■ **Extract provided**:
The University of California officially turns 150 years old today (March 23) and the U.S. Senate unanimously passed a resolution commemorating the occasion and the accomplishments of the state’s public research university.
Senate Resolution 438, co-sponsored by California Sens. Dianne Feinstein and Kamala Harris, heralds the university’s growth from its inaugural class of 40 students and 10 faculty members into a renowned 10-campus public research university with 273,000 enrolled students and more than two million living alumni.
“Throughout its history, the University of California has become a foundation, and a beacon of hope, for the State of California and the nation as a whole,” said Feinstein as she introduced the resolution. “I know and believe that the University of California will continue to push boundaries, explore the great unknown, stand up for American values, and continue to solve the world’s most complex problems.”
“Access to a quality and affordable higher education is fundamental to the success of a society and our economy,” said Harris. “For 150 years, the University of California system has provided ladders of opportunity through education that have empowered generations of scientists, engineers, lawyers, doctors, public servants, and champions of change who have made unparalleled advancements that help our nation reach new heights.”

■ **Information shown**:
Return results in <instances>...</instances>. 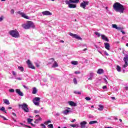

■ **Work to do**: Continue the article about the U.S. Senate resolution marking the University of California's 150th anniversary, starting after its final quoted sentence.

■ **Result of this exercise**:
Rep. Barbara Lee, Gov. Jerry Brown and members of the California State Senate and Assembly have also issued resolutions and statements commemorating the anniversary.
UC President Janet Napolitano and UC Berkeley Chancellor Carol Christ marked the milestone today by joining thousands of students, faculty, staff and alumni at a Charter Day celebration at UC Berkeley. The festivities, which included remarks by distinguished members of the UC community, a procession of alumni carrying class banners and performances by student groups, marked 150 years since Gov. Henry Haight signed the charter establishing the university on March 23, 1868.
At UC Berkeley’s Haas Pavilion, Napolitano praised UC’s legacy as an engine of excellence and opportunity for students of all backgrounds.
“As we mark UC’s sesquicentennial, we are not resting on our laurels — we are working hard to expand opportunity and access to this great university and to serve ever more Californians,” said Napolitano. “We will continue to push forward with the belief in the power of education to change lives and change the world for the better.”
In recent keynote addresses in San Francisco and Los Angeles, Napolitano marked the milestone by proposing new policies that would expand educational opportunities for future generations of Californians. She called on the university to guarantee admission to qualified community college transfer students, and to boost the percentage of students who graduate in four years from the current 64 percent to 70 percent, which would produce an additional 32,000 undergraduate degrees by 2030.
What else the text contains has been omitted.